Du classique, et un péplum turque délicieusement craignos
Ensuite, ce fut au tour d’un classique du nanar : Megaforce, que vous connaissez peut-être pour sa séquence culte du vol en moto. On a pu le voir en entier (dans une copie un peu rouge), et vérifier ce qui se disait : ce film est parfois loin d’être seulement sympathique. Il faut tout d’abord remonter en 1982, quand l’œuvre sort sur les écrans. Pour l’époque, il s’agit d’une production importante, budgétée à 20 millions de dollars (tout de même). Soutenu par une campagne marketing imposante, un peu comme nos mauvais films actuels (mais si, vous savez, les trucs avec des humanoïdes à collants), et même prévu pour une déclinaison sur plusieurs suites, le métrage se ramasse en beauté. Oui, malgré les jouets Mattel. Il ne rapporte que 5,7 millions de dollars au box office, ce qui en fait un sacré bide, et pour des raisons évidentes à la vue du résultat. Megaforce cultive les paradoxes. Parfois à s’exploser la bidoche, tant on rigole des costumes moulants embarrassants, et des engins au design imaginé par un enfant de sept ans. Parfois d’un ennui profond, le film s’embourbe dans des séquences d’exposition de plan qui endormirait le plus insomniaque d’entre nous. C’est lent, ça parle énormément, et l’on ne peut que penser, avec beaucoup d’émotions, aux parents qui, à l’époque, ont accompagné leurs enfants voir cet échec cuisant.

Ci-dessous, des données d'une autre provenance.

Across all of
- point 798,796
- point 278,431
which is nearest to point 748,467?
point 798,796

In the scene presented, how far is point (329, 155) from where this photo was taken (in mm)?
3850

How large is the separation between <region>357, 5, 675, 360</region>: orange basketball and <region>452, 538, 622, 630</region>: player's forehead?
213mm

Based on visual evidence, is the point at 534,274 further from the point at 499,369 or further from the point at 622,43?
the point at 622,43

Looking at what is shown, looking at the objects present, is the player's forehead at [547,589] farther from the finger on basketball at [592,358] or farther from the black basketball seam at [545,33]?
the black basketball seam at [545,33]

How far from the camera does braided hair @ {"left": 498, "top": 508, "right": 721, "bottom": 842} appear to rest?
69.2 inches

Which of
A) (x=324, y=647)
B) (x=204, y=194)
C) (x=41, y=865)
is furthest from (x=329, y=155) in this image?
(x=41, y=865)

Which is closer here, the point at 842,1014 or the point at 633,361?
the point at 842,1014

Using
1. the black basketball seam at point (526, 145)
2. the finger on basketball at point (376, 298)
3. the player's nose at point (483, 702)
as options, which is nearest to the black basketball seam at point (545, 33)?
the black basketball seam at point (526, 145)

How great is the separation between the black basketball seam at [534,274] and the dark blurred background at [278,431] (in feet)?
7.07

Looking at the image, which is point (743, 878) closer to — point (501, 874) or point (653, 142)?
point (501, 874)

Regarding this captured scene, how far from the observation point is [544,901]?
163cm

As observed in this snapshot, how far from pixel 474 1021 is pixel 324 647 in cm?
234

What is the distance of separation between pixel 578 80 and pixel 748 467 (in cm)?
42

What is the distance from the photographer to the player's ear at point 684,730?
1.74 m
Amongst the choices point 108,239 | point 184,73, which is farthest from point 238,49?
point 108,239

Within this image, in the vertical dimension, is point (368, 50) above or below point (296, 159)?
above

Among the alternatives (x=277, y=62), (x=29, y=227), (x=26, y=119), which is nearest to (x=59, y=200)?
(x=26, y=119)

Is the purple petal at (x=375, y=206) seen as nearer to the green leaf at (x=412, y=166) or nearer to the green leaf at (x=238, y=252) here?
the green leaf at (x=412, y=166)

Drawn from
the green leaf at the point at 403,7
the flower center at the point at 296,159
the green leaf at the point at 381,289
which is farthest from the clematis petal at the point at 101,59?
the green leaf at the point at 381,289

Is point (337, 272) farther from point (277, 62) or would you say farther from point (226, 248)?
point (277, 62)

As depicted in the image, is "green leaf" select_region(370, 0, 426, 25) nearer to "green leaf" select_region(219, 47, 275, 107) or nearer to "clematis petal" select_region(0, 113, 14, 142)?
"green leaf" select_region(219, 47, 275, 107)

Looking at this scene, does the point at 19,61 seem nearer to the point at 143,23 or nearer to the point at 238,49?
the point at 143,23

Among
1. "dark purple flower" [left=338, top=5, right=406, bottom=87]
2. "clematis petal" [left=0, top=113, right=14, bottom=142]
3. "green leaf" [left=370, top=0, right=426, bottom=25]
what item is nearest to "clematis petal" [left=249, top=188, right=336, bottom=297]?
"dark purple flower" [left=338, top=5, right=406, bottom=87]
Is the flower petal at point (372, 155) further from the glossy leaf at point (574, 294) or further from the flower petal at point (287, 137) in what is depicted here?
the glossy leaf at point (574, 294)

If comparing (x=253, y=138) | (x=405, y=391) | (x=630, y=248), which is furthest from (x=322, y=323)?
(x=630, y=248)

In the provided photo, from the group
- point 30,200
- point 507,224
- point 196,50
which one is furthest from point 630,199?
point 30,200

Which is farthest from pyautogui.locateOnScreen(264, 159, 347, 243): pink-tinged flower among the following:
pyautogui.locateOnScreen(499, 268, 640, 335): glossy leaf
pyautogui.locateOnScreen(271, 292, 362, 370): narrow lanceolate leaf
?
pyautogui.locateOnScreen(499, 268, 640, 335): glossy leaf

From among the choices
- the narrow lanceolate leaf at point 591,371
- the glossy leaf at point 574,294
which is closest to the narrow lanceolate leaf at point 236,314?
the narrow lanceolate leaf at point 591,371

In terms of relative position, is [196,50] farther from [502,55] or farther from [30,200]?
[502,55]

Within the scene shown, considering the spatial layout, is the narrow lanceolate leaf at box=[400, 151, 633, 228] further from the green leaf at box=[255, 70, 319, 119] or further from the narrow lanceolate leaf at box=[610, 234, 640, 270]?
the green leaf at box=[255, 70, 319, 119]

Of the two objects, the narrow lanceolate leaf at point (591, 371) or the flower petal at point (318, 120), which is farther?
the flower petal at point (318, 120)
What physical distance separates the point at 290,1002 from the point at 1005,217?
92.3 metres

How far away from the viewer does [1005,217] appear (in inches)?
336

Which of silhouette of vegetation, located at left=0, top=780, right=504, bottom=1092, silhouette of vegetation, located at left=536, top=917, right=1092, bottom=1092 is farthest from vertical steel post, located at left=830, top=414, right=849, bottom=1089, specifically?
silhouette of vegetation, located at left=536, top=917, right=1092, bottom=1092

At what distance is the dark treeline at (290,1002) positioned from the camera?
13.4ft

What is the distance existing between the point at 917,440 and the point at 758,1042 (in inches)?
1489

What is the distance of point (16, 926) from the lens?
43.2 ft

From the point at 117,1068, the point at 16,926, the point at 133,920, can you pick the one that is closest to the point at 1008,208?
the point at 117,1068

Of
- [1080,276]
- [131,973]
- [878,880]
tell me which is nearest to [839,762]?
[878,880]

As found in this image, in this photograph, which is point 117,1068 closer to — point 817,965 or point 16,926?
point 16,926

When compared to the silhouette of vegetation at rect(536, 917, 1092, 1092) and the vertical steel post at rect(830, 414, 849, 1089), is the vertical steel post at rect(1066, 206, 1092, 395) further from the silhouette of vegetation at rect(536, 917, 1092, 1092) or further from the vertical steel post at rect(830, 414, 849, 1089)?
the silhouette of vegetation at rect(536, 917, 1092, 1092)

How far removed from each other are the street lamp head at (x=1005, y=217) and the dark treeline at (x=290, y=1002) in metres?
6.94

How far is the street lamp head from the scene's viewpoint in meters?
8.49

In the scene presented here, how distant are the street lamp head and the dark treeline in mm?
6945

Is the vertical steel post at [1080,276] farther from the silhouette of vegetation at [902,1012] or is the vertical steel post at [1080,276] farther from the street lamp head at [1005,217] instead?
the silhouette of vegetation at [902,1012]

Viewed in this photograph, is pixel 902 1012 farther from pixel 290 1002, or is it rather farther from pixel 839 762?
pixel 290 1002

Les fins connaisseurs de la culture nanar savent que le cinéma turque a su livrer des pépites parfois prodigieuses. Nous ne connaissions pas Tarkan contre les vikings, mais voilà un titre qui ne peut que confirmer cela. Pur péplum, le film est le second d’une licence qui aura perduré sur cinq œuvres. Cependant, ne vous en faîtes pas : il ne fut pas nécessaire de connaître les tenants et aboutissants des précédentes aventures. Le rôle-titre est un preux guerrier, et le sang des Huns coule dans ses veines. C’est aussi l’ami des animaux : il est accompagné de deux chiens, Kurt et son père. Ce dernier se fera tuer par Toro l’ignoble viking, ce qui va pousser notre héros à la vengeance. Un petit côté John Wick donc, mais avec des perruques ridicules et des costumes surréalistes (dont des boucliers à pompons rouges et bleus). Chaque plan de ce film paraît invraisemblable. Les séquences de combats sonnent évidemment faux, avec l’apparition multiple des mêmes figurants, qui se font trucider parfois des dizaines de fois à l’écran. Le scénario est plus ou moins clair, mais le rythme difficile. Heureusement, ce péplum sait apporter du second souffle. Notamment côté bestioles craignos, avec le kraken le plus grotesque jamais vu jusqu’ici…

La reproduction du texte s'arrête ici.